> [Задания]
1/ Какой назвала природу воздействия при отравлении статья о физическом насилии и одурманивающих веществах?
2/ Продолжите статью о физическом насилии и одурманивающих веществах после ее последнего предложения.

> [Исходный текст]
━━━━━━━━━━━━━━━━

Думается, здесь допускается явное смешение понятий, при котором физическое насилие отождествляется с применением физической силы, точнее с силовым воздействием на тело человека. Между тем с точки зрения юридической физическое воздействие на внешнюю оболочку человека ничем по существу не отличается от химического, биологического воздействия на его внутренние органы и ткани организма (головной мозг, кровеносную, нервную системы и т. Д.), которые также не могут быть исключены из сферы телесной неприкосновенности человека. Ее нарушение имеет место при противоправном воздействии не только на внешние покровы человеческого тела, но и на внутренние органы и ткани без повреждения кожного покрова, что имеет место, например, при отравлении. Природа указанного воздействия и в том и другом случае остается одинаковой -химико-энергетической, при которой общественно опасные последствия достигаются путем попадания ядовитых или сильнодействующих веществ в организм человека и происходящих там химических реакций патогенного характера.
Введение в организм потерпевшего одурманивающих веществ может привести в зависимости от их активности и количества к физическим и психическим последствиям весьма широкого диапазона: от комплекса седативных эффектов различной выраженности (вялости, сонливости, заторможенности мышления и речи) до полного нарушения сознания и впадения в бессознательное состояние, от мышечной слабости и незначительных изменений в сердечнососудистой системе до обширных патологий органов и тканей. Не исключено и причинение смерти в результате криминальных отравлений. Используемые же преступником обман или доверительные отношения с потерпевшим являются лишь средствами, облегчающими химическое воздействие, и не лишающими преступления статуса насильственного. Применение физической силы к человеку (удержание, нанесение ударов, связывание и т. п.) при введении ему химических средств также выполняет роль средства. Однако несмотря на то, что такой способ действия более общественно опасен,
чем обман и злоупотребление доверием, тайное введение одурманивающих веществ также является исключительно физическим насилием, поскольку для достижения результата субъект не задействует никаких информационных средств, используя поведение самого потерпевшего, пребывающего в неведении. Последний, не осознавая факта вредоносного воздействия на его организм указанных веществ, своим поведением объективно способствует причинению себе вреда, например, пьет кофе, в который предварительно была добавлена смертельная доза безвкусного яда.
Противоречия в решении данного вопроса не обошли стороной и руководящих разъяснений высших судебных органов. Так, в ряде постановлений пленумов проводилась мысль, что для признания изнасилования совершенным с использованием беспомощного состояния потерпевшей ие имеет значения, привел ли женщину в такое состояние сам виновный (например, напоил спиртными напитками, дал наркотики, снотворное и т. п.) или она находилась в беспомощном состоянии независимо от его действий.[512]
Изложенное вполне могло давать основания для вывода о том, что не столь уж важно, сама ли женщина употребила алкоголь, наркотики или снотворное, добровольно приняв их от виновного, или они были введены в ее организм тайным, обманным или откровенно силовым воздействием. Важно, что к моменту полового сношения потерпевшая была приведена в беспомощное состояние, использование которого и должно быть положено в основу квалификации. Именно к такому выводу пришел, например, Н. И. Панов, который писал, что «приведение потерпевшей в бессознательное состояние при изнасиловании путем дачи ей наркотиков, снотворного и т. п. не является физическим насилием, если даже от таких действий здоровью потерпевшей причинен вред».[513] Любопытно, что бы сказал ав-
тор, если бы в ряд приводящих в беспомощное состояние наркотиков, снотворного и т. п. поставить кастет, от удара которым потерпевшая оказывается в бессознательном состоянии?

━━━━━━━━━━━━━━━━

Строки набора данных

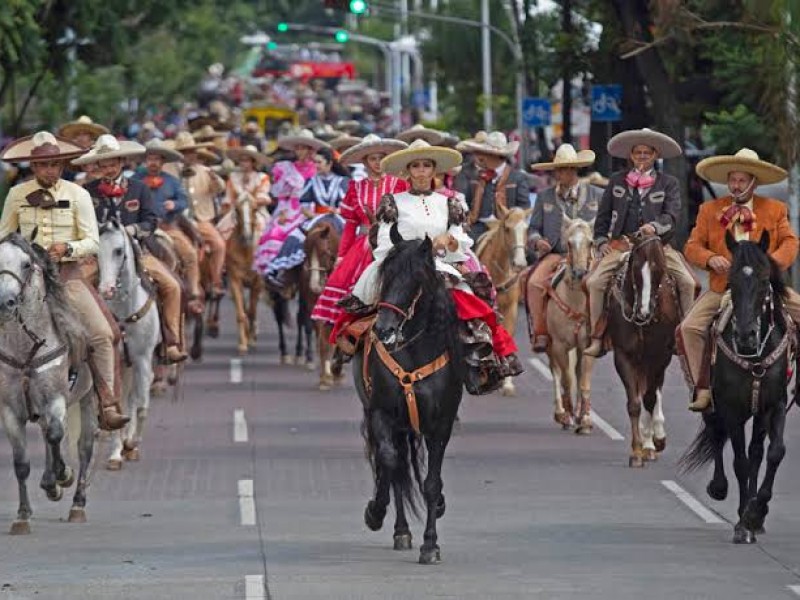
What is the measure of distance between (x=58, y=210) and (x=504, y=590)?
17.5 feet

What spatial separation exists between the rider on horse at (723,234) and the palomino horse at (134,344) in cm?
510

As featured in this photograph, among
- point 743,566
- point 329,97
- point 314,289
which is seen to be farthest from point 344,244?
point 329,97

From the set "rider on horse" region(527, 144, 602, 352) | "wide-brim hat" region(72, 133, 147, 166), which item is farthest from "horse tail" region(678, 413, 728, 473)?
"rider on horse" region(527, 144, 602, 352)

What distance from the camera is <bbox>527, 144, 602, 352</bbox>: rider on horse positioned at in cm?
2322

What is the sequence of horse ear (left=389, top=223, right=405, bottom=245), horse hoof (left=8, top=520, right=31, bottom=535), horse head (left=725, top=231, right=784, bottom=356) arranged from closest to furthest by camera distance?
horse ear (left=389, top=223, right=405, bottom=245)
horse head (left=725, top=231, right=784, bottom=356)
horse hoof (left=8, top=520, right=31, bottom=535)

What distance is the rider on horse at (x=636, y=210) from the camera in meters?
20.5

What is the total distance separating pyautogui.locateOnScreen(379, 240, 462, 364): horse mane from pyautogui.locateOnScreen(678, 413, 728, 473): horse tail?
2358 millimetres

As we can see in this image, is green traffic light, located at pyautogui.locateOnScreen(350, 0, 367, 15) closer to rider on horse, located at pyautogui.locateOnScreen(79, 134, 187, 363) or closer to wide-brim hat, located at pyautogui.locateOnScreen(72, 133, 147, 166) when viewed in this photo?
rider on horse, located at pyautogui.locateOnScreen(79, 134, 187, 363)

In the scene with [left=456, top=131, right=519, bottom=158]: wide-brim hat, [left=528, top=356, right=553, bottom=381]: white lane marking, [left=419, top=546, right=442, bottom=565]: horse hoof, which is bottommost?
[left=528, top=356, right=553, bottom=381]: white lane marking

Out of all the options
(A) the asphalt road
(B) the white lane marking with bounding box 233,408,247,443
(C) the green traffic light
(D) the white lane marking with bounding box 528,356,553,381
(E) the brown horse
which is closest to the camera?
(A) the asphalt road

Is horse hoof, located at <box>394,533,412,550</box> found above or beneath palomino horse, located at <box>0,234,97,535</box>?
beneath

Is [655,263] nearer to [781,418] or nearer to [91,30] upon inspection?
[781,418]

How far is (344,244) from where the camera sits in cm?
1908

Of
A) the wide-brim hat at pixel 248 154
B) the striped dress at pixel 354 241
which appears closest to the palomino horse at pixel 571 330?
the striped dress at pixel 354 241
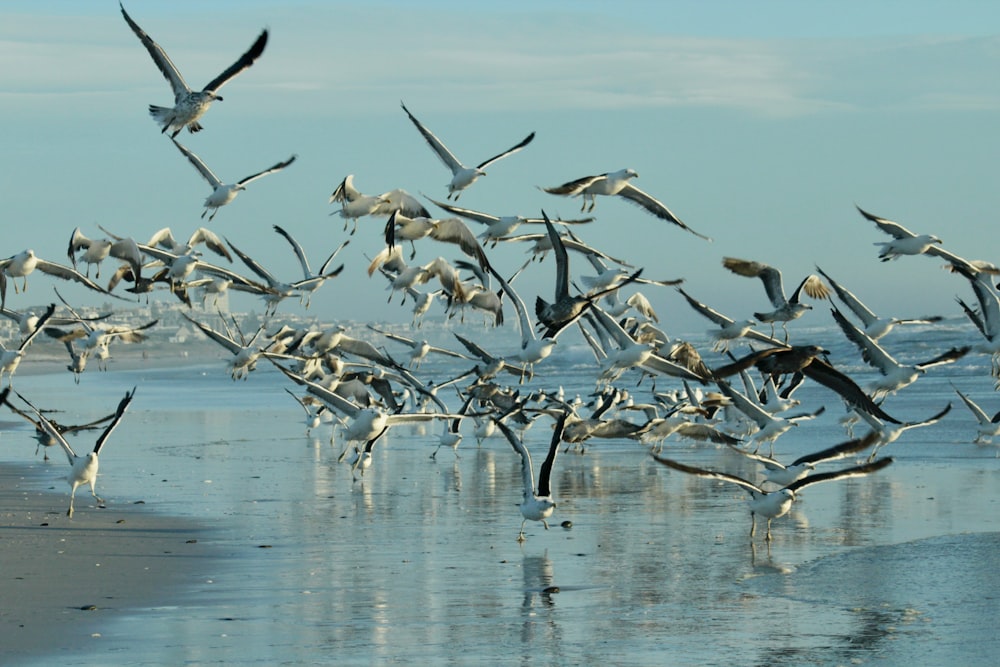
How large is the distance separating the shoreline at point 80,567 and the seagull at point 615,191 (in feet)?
18.4

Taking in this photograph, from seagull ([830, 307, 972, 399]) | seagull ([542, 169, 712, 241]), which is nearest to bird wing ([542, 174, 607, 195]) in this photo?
seagull ([542, 169, 712, 241])

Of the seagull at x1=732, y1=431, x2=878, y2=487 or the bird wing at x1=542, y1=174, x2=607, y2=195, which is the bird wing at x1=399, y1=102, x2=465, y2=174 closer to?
the bird wing at x1=542, y1=174, x2=607, y2=195

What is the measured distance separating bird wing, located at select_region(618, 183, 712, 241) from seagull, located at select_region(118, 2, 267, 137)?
4.74 m

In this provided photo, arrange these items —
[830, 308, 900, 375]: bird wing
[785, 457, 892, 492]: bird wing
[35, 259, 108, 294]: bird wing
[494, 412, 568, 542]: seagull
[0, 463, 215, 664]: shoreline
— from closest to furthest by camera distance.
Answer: [0, 463, 215, 664]: shoreline → [785, 457, 892, 492]: bird wing → [494, 412, 568, 542]: seagull → [830, 308, 900, 375]: bird wing → [35, 259, 108, 294]: bird wing

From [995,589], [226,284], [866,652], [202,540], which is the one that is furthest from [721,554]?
[226,284]

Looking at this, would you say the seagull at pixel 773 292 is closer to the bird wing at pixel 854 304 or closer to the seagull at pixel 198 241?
the bird wing at pixel 854 304

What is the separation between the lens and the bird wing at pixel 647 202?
55.5 feet

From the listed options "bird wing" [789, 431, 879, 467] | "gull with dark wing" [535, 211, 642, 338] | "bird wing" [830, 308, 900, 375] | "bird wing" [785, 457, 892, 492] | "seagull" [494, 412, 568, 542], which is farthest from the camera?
"bird wing" [830, 308, 900, 375]

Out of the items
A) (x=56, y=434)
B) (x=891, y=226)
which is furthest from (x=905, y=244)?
(x=56, y=434)

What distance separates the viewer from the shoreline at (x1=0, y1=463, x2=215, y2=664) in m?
9.51

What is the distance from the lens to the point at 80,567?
12008mm

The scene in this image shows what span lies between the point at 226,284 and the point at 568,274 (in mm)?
7390

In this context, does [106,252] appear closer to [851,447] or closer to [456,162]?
[456,162]

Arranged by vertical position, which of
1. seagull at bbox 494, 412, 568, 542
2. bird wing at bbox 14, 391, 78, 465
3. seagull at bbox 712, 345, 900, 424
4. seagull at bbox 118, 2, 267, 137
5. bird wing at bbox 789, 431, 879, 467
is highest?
seagull at bbox 118, 2, 267, 137
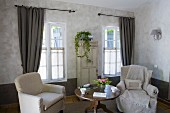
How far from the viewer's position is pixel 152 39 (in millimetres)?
4172

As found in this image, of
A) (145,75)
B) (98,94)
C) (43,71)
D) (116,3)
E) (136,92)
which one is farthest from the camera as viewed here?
(116,3)

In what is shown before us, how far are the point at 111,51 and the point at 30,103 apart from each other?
2870 millimetres

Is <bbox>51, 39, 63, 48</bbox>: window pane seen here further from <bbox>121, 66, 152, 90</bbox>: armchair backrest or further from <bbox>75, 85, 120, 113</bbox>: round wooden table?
<bbox>121, 66, 152, 90</bbox>: armchair backrest

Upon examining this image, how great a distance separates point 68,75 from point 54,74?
1.24ft

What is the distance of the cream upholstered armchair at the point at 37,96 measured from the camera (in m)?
2.61

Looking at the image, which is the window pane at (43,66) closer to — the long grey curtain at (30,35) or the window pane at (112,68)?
the long grey curtain at (30,35)

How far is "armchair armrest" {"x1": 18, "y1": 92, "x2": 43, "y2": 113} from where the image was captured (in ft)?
8.37

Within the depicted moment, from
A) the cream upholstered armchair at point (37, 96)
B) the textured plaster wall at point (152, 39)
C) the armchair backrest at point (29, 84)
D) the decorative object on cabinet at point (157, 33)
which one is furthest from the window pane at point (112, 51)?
the armchair backrest at point (29, 84)

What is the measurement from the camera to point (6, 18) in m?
3.40

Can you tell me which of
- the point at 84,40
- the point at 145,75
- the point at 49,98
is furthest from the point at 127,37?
the point at 49,98

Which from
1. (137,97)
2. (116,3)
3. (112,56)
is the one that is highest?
(116,3)

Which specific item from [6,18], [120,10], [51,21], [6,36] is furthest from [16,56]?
[120,10]

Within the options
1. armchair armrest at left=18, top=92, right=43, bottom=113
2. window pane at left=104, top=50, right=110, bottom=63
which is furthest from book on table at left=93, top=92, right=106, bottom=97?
window pane at left=104, top=50, right=110, bottom=63

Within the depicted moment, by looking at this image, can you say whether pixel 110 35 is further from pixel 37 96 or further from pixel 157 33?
pixel 37 96
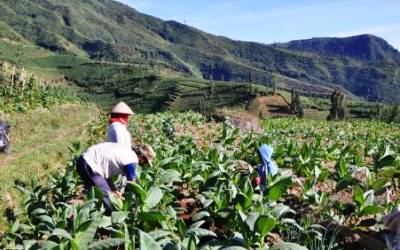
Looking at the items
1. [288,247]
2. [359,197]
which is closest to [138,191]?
[288,247]

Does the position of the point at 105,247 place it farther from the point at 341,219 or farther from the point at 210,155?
the point at 210,155

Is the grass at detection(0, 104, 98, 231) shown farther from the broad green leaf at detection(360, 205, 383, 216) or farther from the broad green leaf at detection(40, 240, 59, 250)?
the broad green leaf at detection(360, 205, 383, 216)

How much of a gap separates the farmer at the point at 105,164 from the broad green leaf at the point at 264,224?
2625mm

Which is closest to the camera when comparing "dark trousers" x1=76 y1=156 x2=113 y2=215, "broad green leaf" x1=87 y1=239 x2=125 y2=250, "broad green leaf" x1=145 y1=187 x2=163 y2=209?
"broad green leaf" x1=87 y1=239 x2=125 y2=250

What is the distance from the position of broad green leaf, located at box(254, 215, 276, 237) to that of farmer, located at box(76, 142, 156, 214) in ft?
8.61

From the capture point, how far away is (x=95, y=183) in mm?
7863

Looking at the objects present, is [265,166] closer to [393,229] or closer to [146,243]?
[393,229]

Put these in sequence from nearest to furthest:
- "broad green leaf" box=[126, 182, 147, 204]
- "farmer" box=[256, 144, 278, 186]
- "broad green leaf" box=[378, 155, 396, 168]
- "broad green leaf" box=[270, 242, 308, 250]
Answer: "broad green leaf" box=[270, 242, 308, 250] → "broad green leaf" box=[126, 182, 147, 204] → "farmer" box=[256, 144, 278, 186] → "broad green leaf" box=[378, 155, 396, 168]

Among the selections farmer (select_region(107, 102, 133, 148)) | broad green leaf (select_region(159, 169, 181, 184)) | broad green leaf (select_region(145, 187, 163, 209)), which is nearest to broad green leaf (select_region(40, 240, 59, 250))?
broad green leaf (select_region(145, 187, 163, 209))

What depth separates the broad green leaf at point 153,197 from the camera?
720 cm

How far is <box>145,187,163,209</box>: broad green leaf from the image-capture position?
7.20 metres

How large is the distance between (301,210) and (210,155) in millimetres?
3296

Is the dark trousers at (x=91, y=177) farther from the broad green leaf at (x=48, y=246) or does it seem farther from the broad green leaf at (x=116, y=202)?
the broad green leaf at (x=48, y=246)

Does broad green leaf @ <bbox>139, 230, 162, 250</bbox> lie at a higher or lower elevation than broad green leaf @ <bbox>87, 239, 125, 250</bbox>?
higher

━━━━━━━━━━━━━━━━

> [Ответы по порядку]
1/ Химико-энергетической.

2/
Например, по делу Кабирова, который, желая смерти потерпевшей, стал душить ее руками, а после того как она потеряла сознание, нанес несколько ударов ножом в область сердца, Президиум Верховного Суда РФ, признав ошибочным вменение в качестве квалифицирующего признака использование виновным беспомощного состояния потерпевшей, переквалифицировал действия осужденного с п. «в» ч. 2 ст. 105 УК на ч. 1 ст. 105 УК на том основании, что потерпевшая была приведена в беспомощное состояние осужденным в процессе лишения ее жизни.[514]
Позволим себе в этой связи такую аналогию. Казалось бы, преступные действия, выразившиеся в завладении имуществом потерпевшего, находящегося в таком состоянии, когда он не сознает противоправности этих действий по причине нанесения нескольких ударов ножом в область сердца, совпадают по объективной стороне с кражей, т. е. совершаются тайно для лица, находящегося в беспомощном состоянии. Но надо ли доказывать, что потерпевший в данном случае был приведен в беспомощное состояние в процессе разбойного нападения? Точно так же преступные действия, выразившиеся в завладении имуществом потерпевшего, находящегося в таком состоянии, когда он не сознает противоправности этих действий по причине предварительного введения в его организм одурманивающих веществ, только на первый поверхностный взгляд совпадают по объективной стороне с тайным изъятием чужого имущества.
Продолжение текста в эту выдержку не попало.